Utterly Voice icon image Utterly Voice

Recognizers

Utterly Voice depends on third party software for speech recognition. You can currently configure the application to use one of:

Recognizer General Settings

General application settings are found in the config\settings.yaml file found in the application directory. This file has the following recognizer settings:

Setting Type Description
recognizer String The recognizer to use for speech recognition. This value can be "vosk", "whispercpp", "google_v1" or "deepgram".
voskRecognizerConfig Map Collection Settings specific for the Vosk recognizer. See Vosk below.
whisperCppRecognizerConfig Map Collection Settings specific for the Whisper recognizer. See Whisper below.
googleV1RecognizerConfig Map Collection Settings specific for the Google Speech-to-Text V1 recognizer. See Google Cloud Speech-to-Text V1 below.
deepgramRecognizerConfig Map Collection Settings specific for the Deepgram recognizer. See Deepgram below.

Vosk

Vosk is a free offline speech recognizer. The default settings are configured for this recognizer. It is runs on your local machine, so it does not require an internet connection.

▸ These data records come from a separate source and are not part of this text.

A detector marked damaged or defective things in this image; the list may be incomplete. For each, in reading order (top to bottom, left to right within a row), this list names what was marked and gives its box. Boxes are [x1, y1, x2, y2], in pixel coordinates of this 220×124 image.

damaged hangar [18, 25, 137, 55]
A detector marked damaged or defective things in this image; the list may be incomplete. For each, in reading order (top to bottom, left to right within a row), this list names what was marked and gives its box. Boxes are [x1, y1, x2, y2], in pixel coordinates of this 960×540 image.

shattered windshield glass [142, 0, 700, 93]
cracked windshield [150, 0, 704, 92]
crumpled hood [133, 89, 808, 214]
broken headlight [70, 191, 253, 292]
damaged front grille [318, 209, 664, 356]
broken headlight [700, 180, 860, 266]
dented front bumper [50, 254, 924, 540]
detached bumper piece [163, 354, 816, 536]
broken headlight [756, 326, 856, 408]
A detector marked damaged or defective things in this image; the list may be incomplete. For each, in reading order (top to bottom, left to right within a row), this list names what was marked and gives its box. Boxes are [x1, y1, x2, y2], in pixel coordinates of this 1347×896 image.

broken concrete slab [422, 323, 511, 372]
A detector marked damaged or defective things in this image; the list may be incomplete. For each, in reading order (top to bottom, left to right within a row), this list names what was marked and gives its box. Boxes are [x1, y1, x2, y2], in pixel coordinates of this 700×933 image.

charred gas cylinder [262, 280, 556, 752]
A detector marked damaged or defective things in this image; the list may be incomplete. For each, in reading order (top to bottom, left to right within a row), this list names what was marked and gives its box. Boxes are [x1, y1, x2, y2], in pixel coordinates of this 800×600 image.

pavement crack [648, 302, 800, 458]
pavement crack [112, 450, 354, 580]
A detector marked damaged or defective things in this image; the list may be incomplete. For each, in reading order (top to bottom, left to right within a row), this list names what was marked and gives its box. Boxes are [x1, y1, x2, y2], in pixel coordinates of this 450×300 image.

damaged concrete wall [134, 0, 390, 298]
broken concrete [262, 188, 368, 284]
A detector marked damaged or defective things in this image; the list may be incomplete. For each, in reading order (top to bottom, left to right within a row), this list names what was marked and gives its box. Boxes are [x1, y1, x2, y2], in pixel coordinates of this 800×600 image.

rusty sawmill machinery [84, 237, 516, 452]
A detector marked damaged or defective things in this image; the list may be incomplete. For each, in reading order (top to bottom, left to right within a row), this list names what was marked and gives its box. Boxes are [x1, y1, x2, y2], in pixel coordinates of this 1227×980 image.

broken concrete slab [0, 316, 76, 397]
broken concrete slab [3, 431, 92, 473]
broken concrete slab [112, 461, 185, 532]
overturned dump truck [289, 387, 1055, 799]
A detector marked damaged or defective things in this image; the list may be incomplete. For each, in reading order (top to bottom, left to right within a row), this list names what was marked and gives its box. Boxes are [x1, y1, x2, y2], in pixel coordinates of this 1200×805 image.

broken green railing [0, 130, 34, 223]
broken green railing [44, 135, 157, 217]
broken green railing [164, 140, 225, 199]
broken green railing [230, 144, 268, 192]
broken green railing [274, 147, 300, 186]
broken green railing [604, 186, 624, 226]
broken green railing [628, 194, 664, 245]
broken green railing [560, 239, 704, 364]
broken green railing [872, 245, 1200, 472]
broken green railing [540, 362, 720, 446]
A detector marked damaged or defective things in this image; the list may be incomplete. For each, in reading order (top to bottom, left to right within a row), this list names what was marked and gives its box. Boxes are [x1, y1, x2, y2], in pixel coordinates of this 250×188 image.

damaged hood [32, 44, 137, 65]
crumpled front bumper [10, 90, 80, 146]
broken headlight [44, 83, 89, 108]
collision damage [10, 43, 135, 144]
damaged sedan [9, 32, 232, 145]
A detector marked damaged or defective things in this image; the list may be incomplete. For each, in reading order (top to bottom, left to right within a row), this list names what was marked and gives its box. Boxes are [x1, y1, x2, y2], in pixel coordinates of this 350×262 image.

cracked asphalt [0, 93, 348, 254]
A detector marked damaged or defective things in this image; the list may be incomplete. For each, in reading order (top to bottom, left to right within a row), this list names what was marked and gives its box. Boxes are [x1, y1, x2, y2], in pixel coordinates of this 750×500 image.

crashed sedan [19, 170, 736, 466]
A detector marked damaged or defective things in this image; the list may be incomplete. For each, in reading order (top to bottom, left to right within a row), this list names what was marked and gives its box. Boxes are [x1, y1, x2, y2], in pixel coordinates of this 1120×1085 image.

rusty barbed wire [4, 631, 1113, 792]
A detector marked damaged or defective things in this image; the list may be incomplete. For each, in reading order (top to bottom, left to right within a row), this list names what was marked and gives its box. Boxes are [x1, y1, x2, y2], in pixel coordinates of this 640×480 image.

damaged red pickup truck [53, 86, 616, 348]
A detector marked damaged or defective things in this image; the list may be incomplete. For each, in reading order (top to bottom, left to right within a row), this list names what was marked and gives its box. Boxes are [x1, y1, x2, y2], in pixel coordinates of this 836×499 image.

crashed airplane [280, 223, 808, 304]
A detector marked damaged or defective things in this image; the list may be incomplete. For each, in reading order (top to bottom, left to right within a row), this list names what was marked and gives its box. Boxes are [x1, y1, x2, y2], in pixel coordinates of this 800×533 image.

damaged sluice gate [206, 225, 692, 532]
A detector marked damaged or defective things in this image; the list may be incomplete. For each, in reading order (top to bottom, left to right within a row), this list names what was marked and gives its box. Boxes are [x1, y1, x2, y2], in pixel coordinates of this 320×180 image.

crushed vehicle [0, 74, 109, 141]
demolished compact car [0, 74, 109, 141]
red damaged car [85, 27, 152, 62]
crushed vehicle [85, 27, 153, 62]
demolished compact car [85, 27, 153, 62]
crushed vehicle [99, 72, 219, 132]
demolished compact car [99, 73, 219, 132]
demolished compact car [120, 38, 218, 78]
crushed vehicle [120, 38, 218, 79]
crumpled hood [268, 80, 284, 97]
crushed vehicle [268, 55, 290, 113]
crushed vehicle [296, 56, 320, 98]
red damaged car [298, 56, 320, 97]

If you use this speech recognizer, Utterly Voice will use about 5 GB of memory. Your machine should have at least 8 GB of memory, ideally 16 GB or more.

Here are the configuration settings:

Setting Type Description
model String The path to the model directory relative to the application directory. Utterly Voice provides a recommended model, but you can try other models. Download a model that you want to try, unzip the file, and update this setting to be the path to the model directory that contains a README file in it.

Whisper

Whisper is a free offline speech recognizer. It runs on your local machine, so it does not require an internet connection.

Whisper does not provide any effective means to control speech recognition bias. This means that the bias settings you apply in your settings files do not have any effect with this recognizer.

Whisper is not designed for realtime streaming audio processing. It is primarily designed for processing audio files. Due to this, the recognition latency is larger than it is for other recognizers.

If you use this speech recognizer, Utterly Voice will use less than 1 GB of memory.

Here are the configuration settings:

Setting Type Description
model String The path to the model file relative to the application directory. Utterly Voice provides a recommended model, but you can try other models. Download a model that you want to try (*.bin files) and update this setting to be the path to the model file.

Google Cloud Speech-to-Text V1

Google Cloud Speech-to-Text is a paid online speech recognition service. This recognizer runs on Google servers, so you need to have an active internet connection to use this option. To set this up, see Google's setup instructions and complete the following steps:

  1. Create a Google account if you do not already have one.
  2. Create a Google Cloud project if you do not already have one.
  3. Provide billing information.
  4. Enable the Speech-to-Text API.
  5. Choose your preferred data logging setting.
  6. Create a service account. We recommend providing the service account with the cloud speech editor role.
  7. Download a private service account key. Utterly Voice uses this file to authenticate calls to the Google Cloud service. Move this file to the Utterly Voice application directory and rename it to secret_google_credentials.json. Be sure to keep this file in a secure location. If anyone copies this file, they can make calls to Google Cloud services that you will be billed for.
  8. You can skip other steps from Google's documentation.

If you work in an organization that prevents downloading of service account keys, you can use the gcloud command line tool instead. Follow the steps to install this tool. Once installed, you can use the gcloud auth application-default login command with no command line flags to authenticate calls from Utterly Voice. This command will have you follow some steps to create a credentials file on your computer in a location that Utterly Voice can find. Unless you delete this file, you only need to call this command once.

Here are the Utterly Voice configuration settings:

Setting Type Description
model String The recognizer model. The recommended model is provided in the default settings, but you are free to experiment with other models.

Deepgram

Deepgram is a paid online speech recognition service. This recognizer runs on Deepgram servers, so you need to have an active internet connection to use this option. To set this up:

  1. Create a Deepgram account.
  2. Create an API key. Keep this key private and secure. If somebody else has your key, they can send requests to the service that you will be billed for.

Here are the Utterly Voice configuration settings:

Setting Type Description
secretKey String The API key you acquired above.
model String The recognizer model. The recommended model is provided in the default settings, but you are free to experiment with other models. You must choose a model that supports streaming (Whisper does not support streaming).
alternatives Number The number of transcript alternatives sent by the service. These alternatives are used to apply bias to select the best transcript. Some of the Deepgram models only work if this is set to 1. This is not documented by Deepgram. The "enhanced-general" model can be set for 3 alternatives. The "nova-2" model must be set for 1 alternatives. For all other models, you should experiment with either 1 (Utterly Voice bias settings have no effect) or 3 (Utterly Voice bias settings work as expected).
minConfidence Number This recognizer frequently interprets noise as text. Fortunately, the service usually returns a low confidence score in these cases. This setting allows you to set a minimum confidence score. If the score is below this value, the recognized text will be ignored. You can see the confidence scores for recognized text in the log.txt file in the application directory.